Entries from a data collection
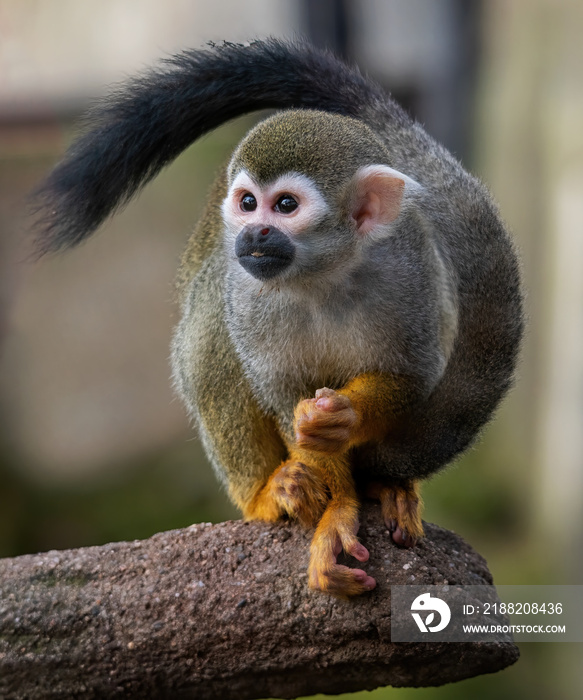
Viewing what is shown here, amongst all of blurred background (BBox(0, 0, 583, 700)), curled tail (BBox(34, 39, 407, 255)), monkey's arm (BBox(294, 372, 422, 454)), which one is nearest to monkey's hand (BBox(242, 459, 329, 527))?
monkey's arm (BBox(294, 372, 422, 454))

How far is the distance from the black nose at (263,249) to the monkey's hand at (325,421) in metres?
0.42

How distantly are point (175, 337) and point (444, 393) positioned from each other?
1253mm

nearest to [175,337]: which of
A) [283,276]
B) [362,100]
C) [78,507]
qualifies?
[283,276]

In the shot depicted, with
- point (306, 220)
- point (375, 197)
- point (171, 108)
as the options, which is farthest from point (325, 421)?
point (171, 108)

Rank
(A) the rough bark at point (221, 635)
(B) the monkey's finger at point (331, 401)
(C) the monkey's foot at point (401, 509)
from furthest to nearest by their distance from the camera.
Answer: (C) the monkey's foot at point (401, 509) → (A) the rough bark at point (221, 635) → (B) the monkey's finger at point (331, 401)

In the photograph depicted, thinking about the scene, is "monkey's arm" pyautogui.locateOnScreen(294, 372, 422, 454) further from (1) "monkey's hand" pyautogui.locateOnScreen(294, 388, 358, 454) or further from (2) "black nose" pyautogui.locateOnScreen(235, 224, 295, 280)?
(2) "black nose" pyautogui.locateOnScreen(235, 224, 295, 280)

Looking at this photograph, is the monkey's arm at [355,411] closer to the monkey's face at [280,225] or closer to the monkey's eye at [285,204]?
the monkey's face at [280,225]

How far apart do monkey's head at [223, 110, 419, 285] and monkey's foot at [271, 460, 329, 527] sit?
2.23ft

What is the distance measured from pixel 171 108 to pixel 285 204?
0.61 meters

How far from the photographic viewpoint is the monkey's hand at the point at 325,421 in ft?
8.20

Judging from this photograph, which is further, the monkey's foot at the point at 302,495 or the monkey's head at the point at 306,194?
the monkey's foot at the point at 302,495

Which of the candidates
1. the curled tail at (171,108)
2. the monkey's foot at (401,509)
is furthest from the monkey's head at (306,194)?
the monkey's foot at (401,509)

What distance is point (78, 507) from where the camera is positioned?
22.9 feet

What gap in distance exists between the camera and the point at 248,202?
2660 mm
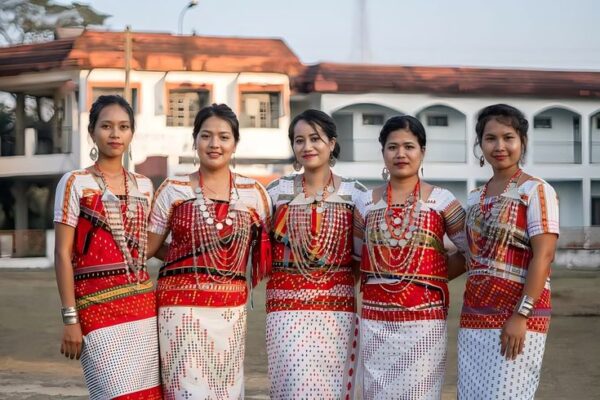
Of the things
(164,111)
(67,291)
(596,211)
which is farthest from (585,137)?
(67,291)

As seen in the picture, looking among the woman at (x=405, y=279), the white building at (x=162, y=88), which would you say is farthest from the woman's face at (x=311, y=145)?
the white building at (x=162, y=88)

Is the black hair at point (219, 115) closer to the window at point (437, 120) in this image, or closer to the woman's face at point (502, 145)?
the woman's face at point (502, 145)

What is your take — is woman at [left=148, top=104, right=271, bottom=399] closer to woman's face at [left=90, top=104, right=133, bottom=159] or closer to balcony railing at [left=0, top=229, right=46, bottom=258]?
woman's face at [left=90, top=104, right=133, bottom=159]

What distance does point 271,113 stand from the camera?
2380cm

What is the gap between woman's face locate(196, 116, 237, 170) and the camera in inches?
183

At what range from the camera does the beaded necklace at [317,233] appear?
4781 mm

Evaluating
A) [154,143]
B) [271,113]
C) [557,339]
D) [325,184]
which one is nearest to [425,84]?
[271,113]

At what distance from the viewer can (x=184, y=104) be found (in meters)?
23.4

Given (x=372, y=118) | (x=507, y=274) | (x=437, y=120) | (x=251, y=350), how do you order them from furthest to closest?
1. (x=437, y=120)
2. (x=372, y=118)
3. (x=251, y=350)
4. (x=507, y=274)

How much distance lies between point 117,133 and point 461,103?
21043mm

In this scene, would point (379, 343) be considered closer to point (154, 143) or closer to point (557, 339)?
point (557, 339)

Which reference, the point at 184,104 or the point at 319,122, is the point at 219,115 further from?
the point at 184,104

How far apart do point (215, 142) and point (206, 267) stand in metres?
0.63

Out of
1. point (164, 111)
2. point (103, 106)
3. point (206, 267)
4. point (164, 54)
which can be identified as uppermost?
point (164, 54)
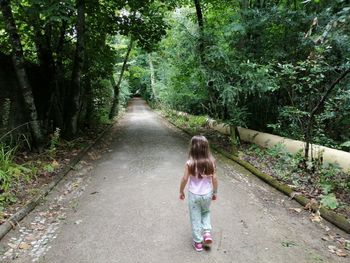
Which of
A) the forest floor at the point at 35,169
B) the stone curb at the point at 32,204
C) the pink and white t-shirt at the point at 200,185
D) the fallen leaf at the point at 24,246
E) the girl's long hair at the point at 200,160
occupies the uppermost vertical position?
the girl's long hair at the point at 200,160

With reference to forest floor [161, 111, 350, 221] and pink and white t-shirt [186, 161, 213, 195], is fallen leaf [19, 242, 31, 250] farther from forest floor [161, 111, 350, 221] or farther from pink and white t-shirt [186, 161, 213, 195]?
forest floor [161, 111, 350, 221]

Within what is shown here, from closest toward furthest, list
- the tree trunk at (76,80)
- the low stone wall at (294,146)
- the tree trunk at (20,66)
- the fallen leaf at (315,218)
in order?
the fallen leaf at (315,218) < the low stone wall at (294,146) < the tree trunk at (20,66) < the tree trunk at (76,80)

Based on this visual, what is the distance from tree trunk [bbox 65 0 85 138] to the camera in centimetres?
998

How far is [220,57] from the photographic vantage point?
923 cm

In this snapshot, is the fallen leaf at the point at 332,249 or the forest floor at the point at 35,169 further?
the forest floor at the point at 35,169

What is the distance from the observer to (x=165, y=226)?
459 cm

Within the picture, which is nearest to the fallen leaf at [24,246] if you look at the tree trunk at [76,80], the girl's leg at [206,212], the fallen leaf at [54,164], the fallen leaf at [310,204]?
the girl's leg at [206,212]

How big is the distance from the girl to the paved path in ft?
0.98

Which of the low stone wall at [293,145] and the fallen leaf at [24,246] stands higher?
the low stone wall at [293,145]

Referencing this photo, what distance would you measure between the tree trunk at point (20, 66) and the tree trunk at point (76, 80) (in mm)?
2122

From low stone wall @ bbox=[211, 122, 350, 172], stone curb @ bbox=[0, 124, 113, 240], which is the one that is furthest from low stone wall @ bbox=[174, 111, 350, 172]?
stone curb @ bbox=[0, 124, 113, 240]

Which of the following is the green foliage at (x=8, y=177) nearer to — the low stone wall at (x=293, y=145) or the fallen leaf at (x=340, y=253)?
the fallen leaf at (x=340, y=253)

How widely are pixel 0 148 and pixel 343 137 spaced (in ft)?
31.6

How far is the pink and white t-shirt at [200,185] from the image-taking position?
3.86 m
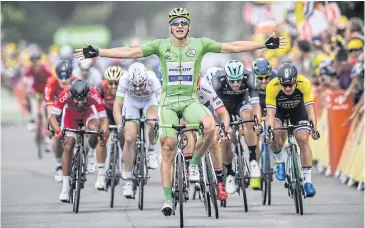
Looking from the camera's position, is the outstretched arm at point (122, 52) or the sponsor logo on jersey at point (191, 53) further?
the sponsor logo on jersey at point (191, 53)

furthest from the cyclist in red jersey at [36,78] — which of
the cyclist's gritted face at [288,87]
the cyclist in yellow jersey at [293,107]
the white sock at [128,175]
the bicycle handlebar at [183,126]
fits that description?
the bicycle handlebar at [183,126]

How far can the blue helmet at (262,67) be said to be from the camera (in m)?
17.2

WHAT IS ASKED: Retype, without alteration, the lines running from the start of the entries through the line containing "Answer: (C) the", including both ends. Leave out the pictures.

RESULT OF THE EXERCISE:
Viewing what is shown here, amongst all of blurred background (BBox(0, 0, 583, 700)), curled tail (BBox(34, 39, 407, 255)), monkey's arm (BBox(294, 372, 422, 454)), which one is nearest to monkey's hand (BBox(242, 459, 329, 527))?
monkey's arm (BBox(294, 372, 422, 454))

How far is the distance from the black nose at (263,249) to the monkey's hand at (325,421) in metres?
0.42

How distantly are point (175, 337) and point (444, 393) positioned from each other?
1253mm

nearest to [175,337]: which of
A) [283,276]
B) [362,100]
C) [78,507]
qualifies?
[283,276]

In the shot depicted, with
- point (306, 220)
- point (375, 197)
- point (171, 108)
as the options, which is farthest from point (325, 421)?
point (171, 108)

Rank
(A) the rough bark at point (221, 635)
(B) the monkey's finger at point (331, 401)
(C) the monkey's foot at point (401, 509)
from furthest to nearest by their distance from the camera.
Answer: (C) the monkey's foot at point (401, 509) → (A) the rough bark at point (221, 635) → (B) the monkey's finger at point (331, 401)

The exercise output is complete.